[Lines of data]
────────────────

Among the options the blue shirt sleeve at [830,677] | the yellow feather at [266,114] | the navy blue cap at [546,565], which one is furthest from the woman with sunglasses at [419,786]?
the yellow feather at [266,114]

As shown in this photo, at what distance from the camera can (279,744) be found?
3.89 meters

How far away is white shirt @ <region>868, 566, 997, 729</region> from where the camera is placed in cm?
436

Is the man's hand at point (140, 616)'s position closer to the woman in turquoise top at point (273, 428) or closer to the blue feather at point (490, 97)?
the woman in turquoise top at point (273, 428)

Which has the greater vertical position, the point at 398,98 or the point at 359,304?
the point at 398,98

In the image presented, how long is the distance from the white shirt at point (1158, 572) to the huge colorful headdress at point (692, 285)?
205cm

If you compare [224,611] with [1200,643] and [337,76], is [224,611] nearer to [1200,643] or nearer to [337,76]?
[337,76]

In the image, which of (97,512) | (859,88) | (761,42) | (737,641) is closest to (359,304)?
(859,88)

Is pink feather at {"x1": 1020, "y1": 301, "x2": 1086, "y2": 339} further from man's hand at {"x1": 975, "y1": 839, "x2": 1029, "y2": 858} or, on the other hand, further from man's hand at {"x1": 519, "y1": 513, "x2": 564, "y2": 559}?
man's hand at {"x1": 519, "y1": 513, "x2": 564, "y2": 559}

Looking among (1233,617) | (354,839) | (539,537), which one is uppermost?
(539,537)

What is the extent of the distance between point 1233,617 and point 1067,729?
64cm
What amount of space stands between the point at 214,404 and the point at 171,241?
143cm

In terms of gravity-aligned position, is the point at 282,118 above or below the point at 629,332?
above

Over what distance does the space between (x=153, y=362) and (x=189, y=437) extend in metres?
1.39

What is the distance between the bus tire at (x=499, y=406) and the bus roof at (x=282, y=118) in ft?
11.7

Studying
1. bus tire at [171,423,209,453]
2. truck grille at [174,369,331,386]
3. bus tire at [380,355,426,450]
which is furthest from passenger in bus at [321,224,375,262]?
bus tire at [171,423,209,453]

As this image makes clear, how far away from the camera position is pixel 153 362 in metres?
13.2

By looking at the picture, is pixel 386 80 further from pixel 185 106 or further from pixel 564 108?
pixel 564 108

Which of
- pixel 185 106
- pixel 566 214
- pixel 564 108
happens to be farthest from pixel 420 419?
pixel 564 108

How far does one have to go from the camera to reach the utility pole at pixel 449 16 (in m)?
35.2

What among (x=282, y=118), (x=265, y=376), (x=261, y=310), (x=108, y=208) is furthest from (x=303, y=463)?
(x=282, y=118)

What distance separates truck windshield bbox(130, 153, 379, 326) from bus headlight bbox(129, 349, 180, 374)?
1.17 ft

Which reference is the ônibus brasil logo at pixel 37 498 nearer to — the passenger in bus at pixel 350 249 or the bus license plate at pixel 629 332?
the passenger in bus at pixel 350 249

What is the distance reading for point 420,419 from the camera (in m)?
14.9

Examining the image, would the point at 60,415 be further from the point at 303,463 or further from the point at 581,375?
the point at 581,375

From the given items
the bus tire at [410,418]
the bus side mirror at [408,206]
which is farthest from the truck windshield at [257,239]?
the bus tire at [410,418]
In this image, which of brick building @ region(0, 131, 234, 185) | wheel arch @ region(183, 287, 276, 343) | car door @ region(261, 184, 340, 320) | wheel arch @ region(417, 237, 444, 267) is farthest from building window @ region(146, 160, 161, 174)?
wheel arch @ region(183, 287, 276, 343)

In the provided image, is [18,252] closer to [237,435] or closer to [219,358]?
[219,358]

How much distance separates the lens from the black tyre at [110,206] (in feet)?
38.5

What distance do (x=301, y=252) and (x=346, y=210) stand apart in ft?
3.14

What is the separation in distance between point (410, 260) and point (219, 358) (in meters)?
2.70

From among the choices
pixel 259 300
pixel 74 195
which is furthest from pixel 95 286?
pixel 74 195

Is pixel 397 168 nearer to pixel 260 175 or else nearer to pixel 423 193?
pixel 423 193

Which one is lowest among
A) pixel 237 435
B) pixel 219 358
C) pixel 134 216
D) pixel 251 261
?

────────────────

→ Exercise prompt
Write out all the material again, switching every "closest" to "nearest" and leaving everything else as it is.

→ The solution
Among the options the blue shirt sleeve at [830,677] | the yellow feather at [266,114] | the navy blue cap at [546,565], which one is furthest from the woman with sunglasses at [419,786]?
the yellow feather at [266,114]

As shown in this photo, at what distance from the camera can (279,744) be found?
3.89 meters

How far away is white shirt @ <region>868, 566, 997, 729</region> from where the camera is placed in cm?
436

Is the man's hand at point (140, 616)'s position closer to the woman in turquoise top at point (273, 428) or closer to the blue feather at point (490, 97)?
the woman in turquoise top at point (273, 428)

Which has the greater vertical position, the point at 398,98 or the point at 359,304?
the point at 398,98

In the image presented, how long is the distance from the white shirt at point (1158, 572) to the huge colorful headdress at point (692, 285)?
205cm

If you compare [224,611] with [1200,643] and [337,76], is [224,611] nearer to [1200,643] or nearer to [337,76]?
[337,76]

In the image, which of (97,512) | (859,88) | (761,42) | (737,641) is nearest to (359,304)?
(859,88)

Is pink feather at {"x1": 1020, "y1": 301, "x2": 1086, "y2": 339} further from man's hand at {"x1": 975, "y1": 839, "x2": 1029, "y2": 858} or, on the other hand, further from man's hand at {"x1": 519, "y1": 513, "x2": 564, "y2": 559}?
man's hand at {"x1": 519, "y1": 513, "x2": 564, "y2": 559}

Looking among (1233,617) | (354,839) | (539,537), which one is uppermost?
(539,537)

What is the extent of the distance between point 1233,617 and point 1067,729?
64cm
What amount of space stands between the point at 214,404 and the point at 171,241?
143cm

In terms of gravity-aligned position, is the point at 282,118 above or below the point at 629,332?
above

Over what distance does the space between (x=153, y=362) and (x=189, y=437) extend in metres?
1.39

What is the distance between the bus tire at (x=499, y=406) and the bus roof at (x=282, y=118) in ft?
11.7

Studying
1. bus tire at [171,423,209,453]
2. truck grille at [174,369,331,386]
3. bus tire at [380,355,426,450]
which is furthest from passenger in bus at [321,224,375,262]?
bus tire at [171,423,209,453]

As this image makes clear, how far away from the camera position is pixel 153 362 in metres?
13.2

By looking at the picture, is pixel 386 80 further from pixel 185 106 or further from pixel 564 108?
pixel 564 108

Which of
- pixel 185 106
- pixel 566 214
- pixel 564 108
happens to be farthest from pixel 420 419?
pixel 564 108

How far does one have to go from the camera to reach the utility pole at pixel 449 16 (in m)?
35.2

What among (x=282, y=118), (x=265, y=376), (x=261, y=310), (x=108, y=208) is furthest from (x=303, y=463)?
(x=282, y=118)

What distance separates truck windshield bbox(130, 153, 379, 326) from bus headlight bbox(129, 349, 180, 374)?
1.17 ft

Which reference is the ônibus brasil logo at pixel 37 498 nearer to — the passenger in bus at pixel 350 249 or the bus license plate at pixel 629 332?
the passenger in bus at pixel 350 249

What is the distance reading for point 420,419 from the camera (in m)?
14.9

Examining the image, would the point at 60,415 be further from the point at 303,463 or further from the point at 581,375?
the point at 581,375

From the given items
the bus tire at [410,418]
the bus side mirror at [408,206]
which is farthest from the truck windshield at [257,239]?
the bus tire at [410,418]
In this image, which of brick building @ region(0, 131, 234, 185) | wheel arch @ region(183, 287, 276, 343) | car door @ region(261, 184, 340, 320) | wheel arch @ region(417, 237, 444, 267) is farthest from building window @ region(146, 160, 161, 174)?
wheel arch @ region(183, 287, 276, 343)

In the provided image, is [18,252] closer to [237,435] or closer to [219,358]?
[219,358]

How much distance separates the lens from the black tyre at [110,206] (in feet)?
38.5

What distance do (x=301, y=252) and (x=346, y=210) stand apart in ft?
3.14

What is the separation in distance between point (410, 260) and point (219, 358) (in meters)?
2.70

From among the choices
pixel 259 300
pixel 74 195
which is furthest from pixel 95 286?
pixel 74 195

Is pixel 397 168 nearer to pixel 260 175 or else nearer to pixel 423 193?
pixel 423 193

Which one is lowest among
A) pixel 237 435
B) pixel 219 358
C) pixel 134 216
D) pixel 251 261
?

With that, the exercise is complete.